Etwas länger dauerte es, bis wir uns auf das genaue Ziel dieser Fahrt einigten. Tan Lin versprach sich viel davon, die alten Stellen nochmals zu erkunden, wo schon Hedins Experten und später andere Forscher bedeutende Fossilien geborgen hatten. Mit Sicherheit gäbe es dort noch eine Menge zu finden. Doch ich wollte lieber ein paläontologisch unberührtes Terrain aufsuchen. Nach einigem Hin und Her siegte die Verlockung des Unbekannten. Also beschlossen wir, im Frühjahr auf der Seidenstraße in die entlegenen westlichen Gebiete der Gobi vorzustoßen.

Mitte April 2001 war unsere 16-köpfige Mannschaft in Hohhot versammelt – ein Team aus Amerikanern, Franzosen, Chinesen und Mongolen. Wir verteilten uns auf vier Geländewagen und ein Lastfahrzeug, das die Vorräte und die etliche Tonnen schwere Ausrüstung transportierte. 700 Kilometer weit wollten wir entlang des gelben Flusses und dann weiter in die Wüste fahren.

Am Ziel schlugen wir unweit des kleinen militärischen Außenpostens Suhongtu unser erstes Basislager auf. Täglich zogen wir nun zur Fossiliensuche los. Zu Fuß streiften wir so manchen Kilometer durch das unwegsame, unebene Gelände, immer mit konzentriertem Blick auf den Boden und die nächste Umgebung, ob nicht irgendwo ein Stück von einem Fossil im Gestein zu sehen war. Natürlich gehört bei so einer Unternehmung auch Finderglück dazu, aber manche Leute besitzen einfach den richtigen Spürsinn.

Den ersten bedeutenden Fund machte Dave Varricchio von der Montana State University in Bozeman. Der Paläontologe entdeckte auf der Unterseite einer Felsplatte den Abdruck eines Fußes mit drei Zehen, einem langen mittleren und zwei kurzen seitlichen. Dieser Fuß war größer gewesen als eine Menschenhand, doch für einen Dinosaurier eher klein. Nach unserer ersten Einschätzung handelte es sich um die Spur eines Ornithomimiden (»Vogelnachahmers«). Jene Echsen, die in der Anmutung Straußen ähnelten, gehörten zu den Theropoden und dort in die Gruppe der Ornithomimosaurier.

Neues Tal mit reicher Ausbeute

Laut einer 25 Jahre alten chinesischen geologischen Karte sind die Gesteine im Umkreis unseres Camps rund 90 Millionen Jahre alt. Sie stammen somit aus der späten Kreide, also genau passend für Dinosaurier. Trotzdem entdeckten wir in der Umgebung des Lagers außer dem Fußabdruck lediglich Knochen kleiner Arten, die man von der Gobi bereits kannte – alles keine sonderlich aufregenden Fossilien.

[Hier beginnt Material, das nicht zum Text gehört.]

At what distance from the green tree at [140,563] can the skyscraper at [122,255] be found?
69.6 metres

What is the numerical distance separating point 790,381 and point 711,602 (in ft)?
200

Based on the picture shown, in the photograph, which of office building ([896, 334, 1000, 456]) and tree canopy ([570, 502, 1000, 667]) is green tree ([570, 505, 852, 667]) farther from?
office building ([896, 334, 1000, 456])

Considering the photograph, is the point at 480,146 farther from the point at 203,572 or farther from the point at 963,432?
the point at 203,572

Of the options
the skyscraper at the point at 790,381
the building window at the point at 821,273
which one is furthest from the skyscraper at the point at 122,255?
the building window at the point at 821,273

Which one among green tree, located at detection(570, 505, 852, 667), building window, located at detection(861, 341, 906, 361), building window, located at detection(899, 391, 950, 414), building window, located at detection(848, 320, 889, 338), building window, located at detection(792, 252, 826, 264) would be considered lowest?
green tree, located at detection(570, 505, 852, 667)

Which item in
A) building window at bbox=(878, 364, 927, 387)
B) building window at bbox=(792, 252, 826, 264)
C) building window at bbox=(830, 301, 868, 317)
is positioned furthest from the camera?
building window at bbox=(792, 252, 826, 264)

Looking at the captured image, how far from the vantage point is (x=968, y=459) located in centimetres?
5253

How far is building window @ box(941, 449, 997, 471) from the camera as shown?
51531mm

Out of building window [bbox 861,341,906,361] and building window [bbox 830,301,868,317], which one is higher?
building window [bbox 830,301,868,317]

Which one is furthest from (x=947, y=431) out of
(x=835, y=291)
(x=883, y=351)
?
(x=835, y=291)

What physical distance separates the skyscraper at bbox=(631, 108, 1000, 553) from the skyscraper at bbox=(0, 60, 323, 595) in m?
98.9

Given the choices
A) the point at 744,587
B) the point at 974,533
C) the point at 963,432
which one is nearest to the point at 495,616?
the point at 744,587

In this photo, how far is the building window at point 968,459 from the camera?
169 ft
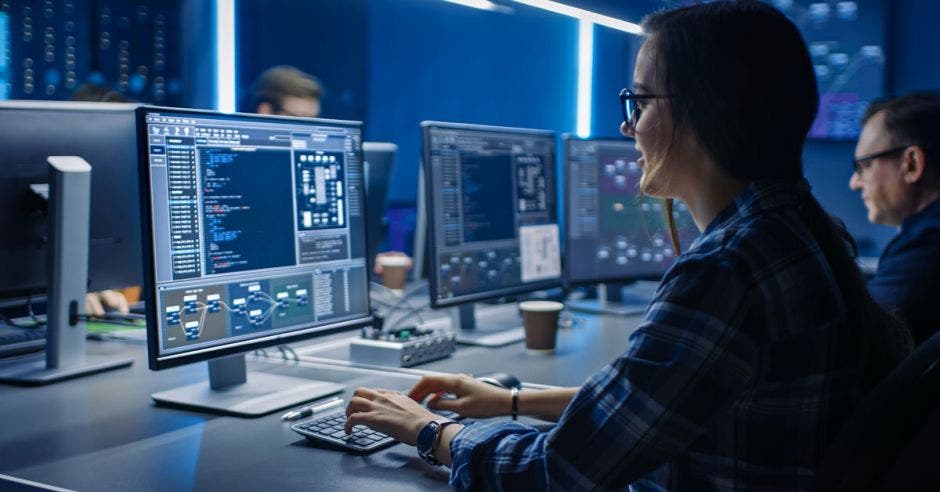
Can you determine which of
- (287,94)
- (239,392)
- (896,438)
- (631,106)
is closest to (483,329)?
(239,392)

Deswegen fuhren wir schließlich zu einem nahe gelegenen weiten Tal, das reichere Ausbeute versprach. Und wirklich steckten unsere Leute schon bald über verschiedenen Versteinerungen die Köpfe zusammen. An einer Stelle etwa schien der Schädel eines mutmaßlichen primitiven Entenschnabelsauriers hervorzugucken. Ein weiteres Fossil gehörte wohl zu einem kleinen Sauropoden, einem jener vierbeinigen, langhalsigen Pflanzenfresser, von denen manche Arten gigantische Ausmaße erreichten. Am interessantesten erschien jedoch eine Felswand aus Lagen roten und blauen Gesteins, die wie gesprenkelt mit Beinknochen von eher kleinen Dinosauriern wirkte.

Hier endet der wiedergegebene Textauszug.